> [Brief 1]:
Answer these from the passage on electronic medical records (EMRs):
(a) What share of hospitals still use paper records?
(b) How many locations does Kaiser-Permanente's EMR system cover?
(c) How many different EMR systems did one doctor cite?
> [Brief 2]: The passage on electronic medical records quotes a list of shortcomings of paper records. Name every shortcoming in that quoted list.
> [Brief 3]: Write out the part of the passage on electronic medical records between "But who would" and "let’s get started.", inclusive.

> [Exercise passage]:
····················

Quaid appeared on CBS Sunday Morning this week, in an informative piece by David Pogue of the New York Times about EMRs. It’s a bit popularized, as you might expect for network TV, but it’s a good piece, a particularly good introduction for your family and friends who might not “get it” about EMRs yet:

Some key points:

  • Quaid points out that the widely quote 100,000 accidental deaths every year from medical errors equates to a major airline crash every day. (In other industries, wouldn’t there be outrage if this happened due to failure to automate??) Being computerized could help in many cases, for instance his twins’.
  • 90% of hospitals, 83% of doctors still use paper records.
  • Few other industries still rely on paper records. “There’s no backup, no way to search them all at once, no way to harness them en masse for research.”
  • Kaiser-Permanente invested billions in an EMR system throughout its 430 locations. Example: a “WOW” cart – wireless on wheels – lets users view a patient’s medical records at bedside, even in a busy emergency room – without having to send downstairs to the medical records room.
  • Implementation took a total of 4-5 years. It was “by no means smooth sailing”; it required a “very determined investment in training.” (Elsewhere KP staff has said that 2/3 of the cost was people cost – only 1/3 was the system. (This matches what I’ve seen in other industries – and it probably matches your own experience when you get started with a new computer program!)
  • Data interoperability is a big problem. One doctor cited 60 different EMR systems with proprietary data that can’t be shared.

The magnitude of the implementation task should be no surprise, nor should it be an impediment. Consider how long it took for banking to get it right, to get everything online and develop web sites that really work reliably.

But who would want to go back to a world where things have to be looked up by clerks in paper files during office hours? So the takeaway on that is: For heaven’s sake let’s get started.

Why? Quaid’s closing quote is perfect: “This is what it’s all about, at the end: empowering the patient. You should be able to have access to your medical records at your fingertips, anytime that you want.”

····················

> [Extracted records]:

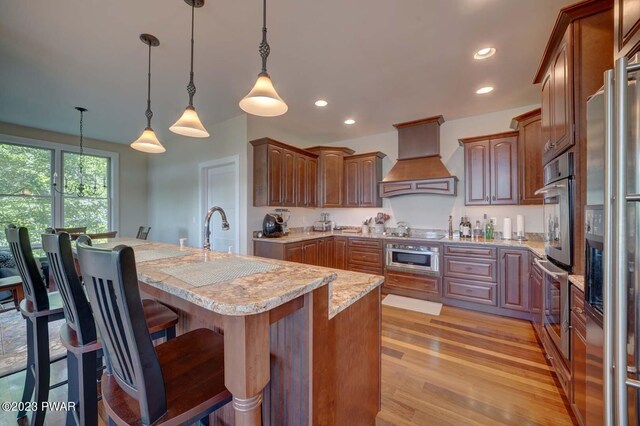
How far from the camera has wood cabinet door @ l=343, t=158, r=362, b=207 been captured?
4.79m

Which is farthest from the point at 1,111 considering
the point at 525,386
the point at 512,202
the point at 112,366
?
the point at 512,202

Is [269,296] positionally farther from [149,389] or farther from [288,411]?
[288,411]

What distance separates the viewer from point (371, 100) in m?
3.41

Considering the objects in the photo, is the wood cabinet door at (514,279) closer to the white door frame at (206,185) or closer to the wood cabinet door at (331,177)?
the wood cabinet door at (331,177)

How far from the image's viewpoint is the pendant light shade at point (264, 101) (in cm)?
152

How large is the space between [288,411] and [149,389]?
55 cm

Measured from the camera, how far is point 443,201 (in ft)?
13.9

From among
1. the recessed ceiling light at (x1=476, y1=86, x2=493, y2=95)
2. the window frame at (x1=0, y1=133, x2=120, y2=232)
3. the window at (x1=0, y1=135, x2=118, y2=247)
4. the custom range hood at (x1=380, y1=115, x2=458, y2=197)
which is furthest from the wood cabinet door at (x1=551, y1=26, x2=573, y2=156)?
the window frame at (x1=0, y1=133, x2=120, y2=232)

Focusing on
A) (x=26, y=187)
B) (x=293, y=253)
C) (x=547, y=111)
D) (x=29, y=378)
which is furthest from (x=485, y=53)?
(x=26, y=187)

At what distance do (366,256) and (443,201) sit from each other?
5.23ft

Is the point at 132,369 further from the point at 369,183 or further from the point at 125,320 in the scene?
the point at 369,183

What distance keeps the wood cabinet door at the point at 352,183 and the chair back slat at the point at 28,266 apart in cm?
409

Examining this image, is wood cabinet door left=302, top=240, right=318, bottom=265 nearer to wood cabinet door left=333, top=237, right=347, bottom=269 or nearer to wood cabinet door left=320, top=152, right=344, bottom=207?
wood cabinet door left=333, top=237, right=347, bottom=269

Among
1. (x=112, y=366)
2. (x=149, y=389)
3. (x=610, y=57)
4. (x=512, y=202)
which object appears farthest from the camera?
(x=512, y=202)
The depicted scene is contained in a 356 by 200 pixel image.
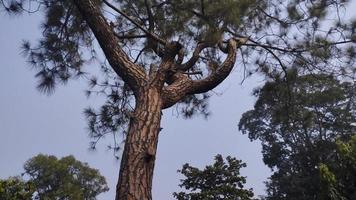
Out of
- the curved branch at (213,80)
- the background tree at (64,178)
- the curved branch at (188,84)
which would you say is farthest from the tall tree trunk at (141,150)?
the background tree at (64,178)

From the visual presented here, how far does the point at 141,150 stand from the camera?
230 centimetres

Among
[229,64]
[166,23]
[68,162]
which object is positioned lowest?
[229,64]

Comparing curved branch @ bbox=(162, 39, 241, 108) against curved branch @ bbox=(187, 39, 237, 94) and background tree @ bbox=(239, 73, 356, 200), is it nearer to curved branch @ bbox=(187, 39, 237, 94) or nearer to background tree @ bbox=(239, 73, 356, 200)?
curved branch @ bbox=(187, 39, 237, 94)

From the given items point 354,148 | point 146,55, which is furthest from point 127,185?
point 354,148

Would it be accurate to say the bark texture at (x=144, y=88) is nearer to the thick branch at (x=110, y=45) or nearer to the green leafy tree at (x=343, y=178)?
the thick branch at (x=110, y=45)

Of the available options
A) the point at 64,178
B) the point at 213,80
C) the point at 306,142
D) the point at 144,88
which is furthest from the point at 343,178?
the point at 64,178

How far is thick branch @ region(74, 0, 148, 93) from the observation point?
9.15ft

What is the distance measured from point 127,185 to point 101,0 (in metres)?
1.60

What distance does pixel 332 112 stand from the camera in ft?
45.5

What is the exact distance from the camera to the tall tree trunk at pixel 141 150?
7.04ft

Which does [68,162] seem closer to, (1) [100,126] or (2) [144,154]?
(1) [100,126]

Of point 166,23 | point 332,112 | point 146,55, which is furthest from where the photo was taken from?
point 332,112

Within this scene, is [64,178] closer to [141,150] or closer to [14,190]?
[14,190]

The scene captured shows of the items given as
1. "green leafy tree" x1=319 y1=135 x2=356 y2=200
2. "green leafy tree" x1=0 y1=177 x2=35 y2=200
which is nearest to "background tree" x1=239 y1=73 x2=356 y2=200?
"green leafy tree" x1=319 y1=135 x2=356 y2=200
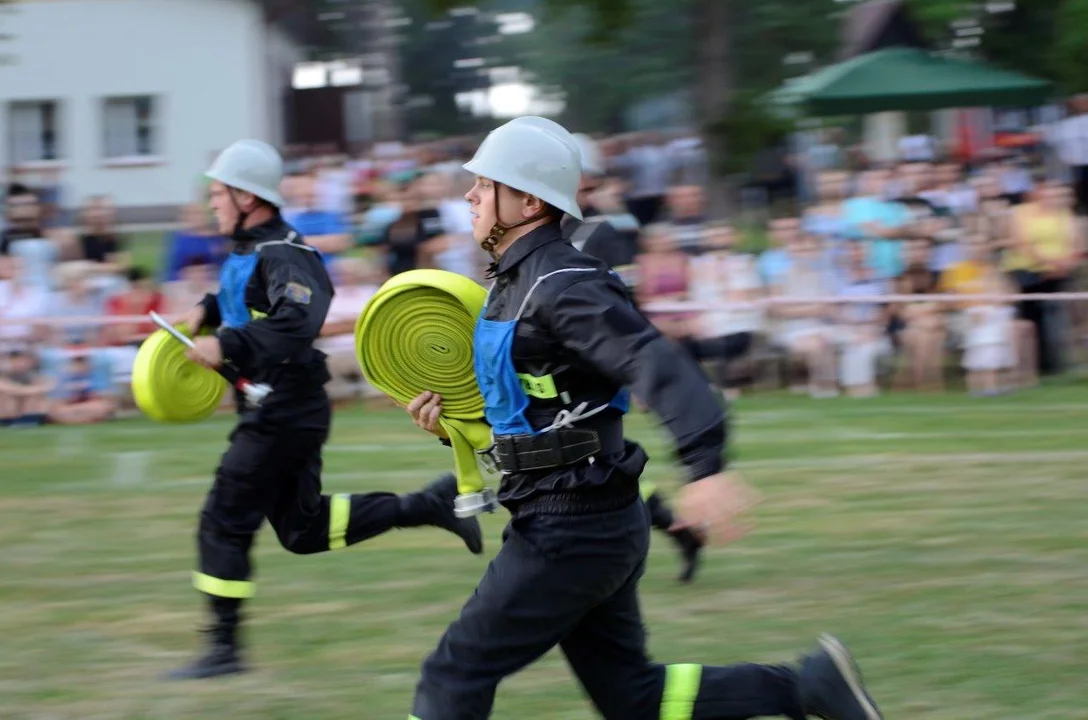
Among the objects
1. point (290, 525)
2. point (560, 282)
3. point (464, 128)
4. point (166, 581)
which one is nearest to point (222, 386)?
point (290, 525)

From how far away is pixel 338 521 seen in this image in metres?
6.47

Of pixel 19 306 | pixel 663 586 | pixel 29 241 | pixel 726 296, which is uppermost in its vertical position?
pixel 29 241

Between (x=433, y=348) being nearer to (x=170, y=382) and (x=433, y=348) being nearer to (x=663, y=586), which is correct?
(x=170, y=382)

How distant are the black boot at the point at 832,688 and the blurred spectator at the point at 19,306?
32.3 ft

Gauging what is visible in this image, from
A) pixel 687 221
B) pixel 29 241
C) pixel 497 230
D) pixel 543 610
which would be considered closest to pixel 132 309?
pixel 29 241

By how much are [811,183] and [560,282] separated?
1646 cm

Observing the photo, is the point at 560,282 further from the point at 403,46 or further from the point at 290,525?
the point at 403,46

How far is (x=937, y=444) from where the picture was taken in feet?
35.3

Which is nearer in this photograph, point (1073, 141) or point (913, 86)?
point (1073, 141)

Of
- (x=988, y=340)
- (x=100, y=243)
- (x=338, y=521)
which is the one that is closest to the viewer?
(x=338, y=521)

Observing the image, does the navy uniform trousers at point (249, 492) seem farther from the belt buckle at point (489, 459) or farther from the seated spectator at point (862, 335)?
the seated spectator at point (862, 335)

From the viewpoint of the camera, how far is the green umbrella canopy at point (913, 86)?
1684 cm

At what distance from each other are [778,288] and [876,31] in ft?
34.8

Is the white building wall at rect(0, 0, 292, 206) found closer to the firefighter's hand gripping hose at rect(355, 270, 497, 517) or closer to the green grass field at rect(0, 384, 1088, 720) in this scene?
the green grass field at rect(0, 384, 1088, 720)
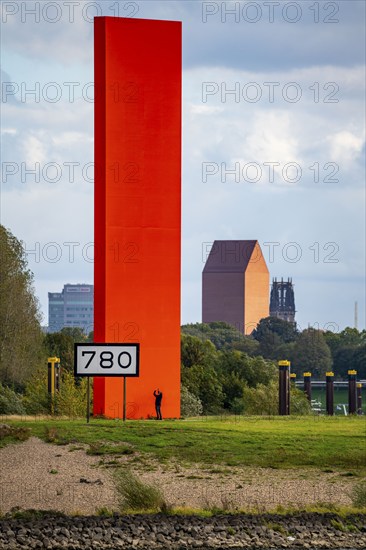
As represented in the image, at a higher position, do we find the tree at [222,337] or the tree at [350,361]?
the tree at [222,337]

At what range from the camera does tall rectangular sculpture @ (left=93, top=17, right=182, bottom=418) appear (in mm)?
33281

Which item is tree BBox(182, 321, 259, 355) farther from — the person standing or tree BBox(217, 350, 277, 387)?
the person standing

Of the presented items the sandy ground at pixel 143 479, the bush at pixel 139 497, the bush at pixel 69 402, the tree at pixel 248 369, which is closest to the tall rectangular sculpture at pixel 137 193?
the bush at pixel 69 402

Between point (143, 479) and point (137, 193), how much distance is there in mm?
12102

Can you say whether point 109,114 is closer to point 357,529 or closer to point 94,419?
point 94,419

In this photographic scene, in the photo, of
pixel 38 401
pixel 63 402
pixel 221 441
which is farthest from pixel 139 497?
pixel 38 401

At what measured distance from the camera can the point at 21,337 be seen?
59188 mm

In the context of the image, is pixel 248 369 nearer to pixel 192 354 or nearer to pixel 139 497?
pixel 192 354

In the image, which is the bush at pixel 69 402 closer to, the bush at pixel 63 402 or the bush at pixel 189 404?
the bush at pixel 63 402

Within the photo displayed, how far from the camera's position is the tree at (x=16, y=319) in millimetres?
57312

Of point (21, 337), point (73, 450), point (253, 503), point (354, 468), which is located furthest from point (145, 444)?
point (21, 337)

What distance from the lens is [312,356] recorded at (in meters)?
112

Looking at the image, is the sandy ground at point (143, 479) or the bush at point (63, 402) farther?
the bush at point (63, 402)

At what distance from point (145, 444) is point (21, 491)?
526 cm
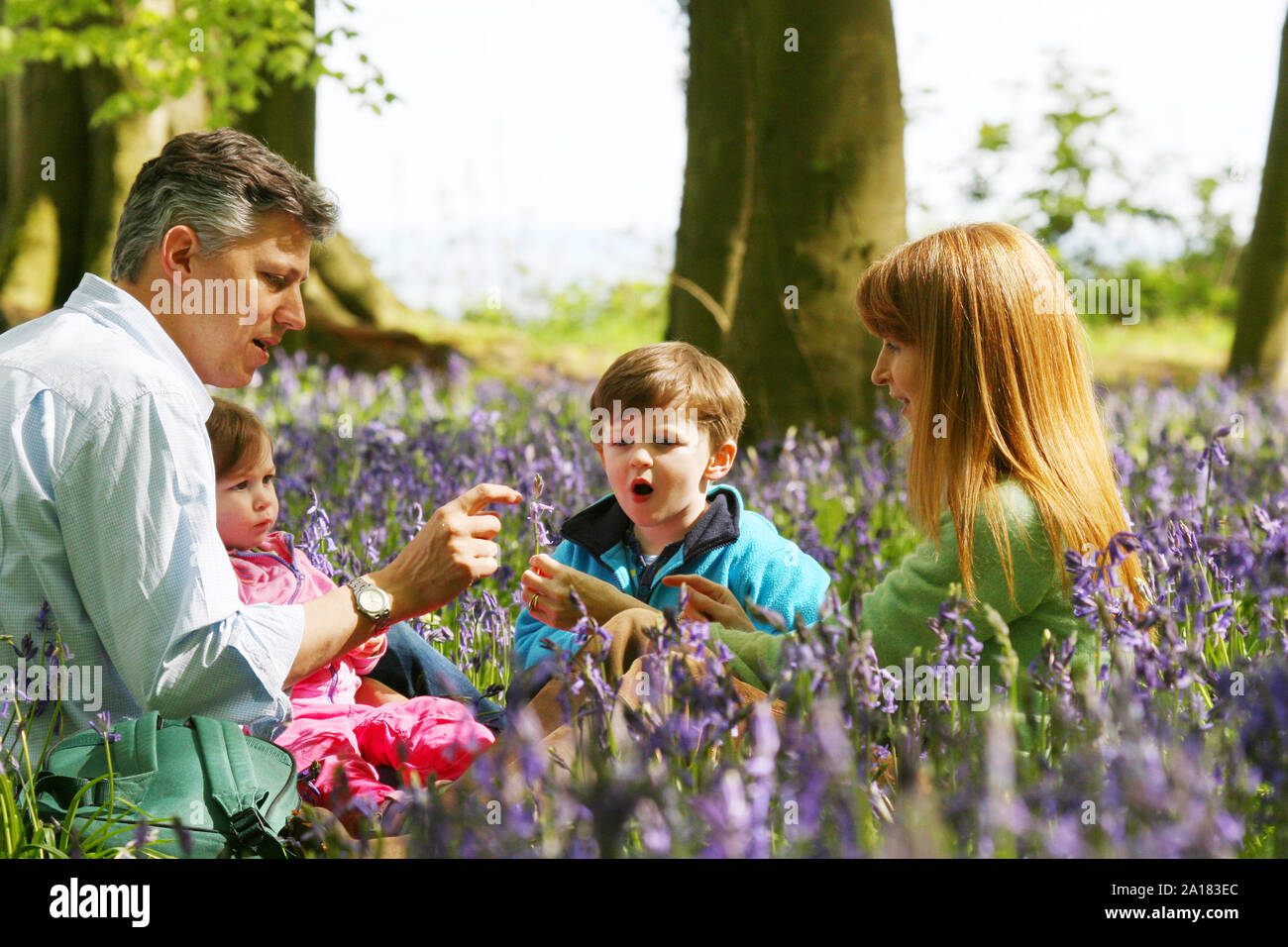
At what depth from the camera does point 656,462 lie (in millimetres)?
3227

····················

> [Problem solution 1]:
(a) 90%
(b) 430
(c) 60

> [Problem solution 2]:
- No backup
- No way to search them all at once
- No way to harness them en masse for research

> [Problem solution 3]:
But who would want to go back to a world where things have to be looked up by clerks in paper files during office hours? So the takeaway on that is: For heaven’s sake let’s get started.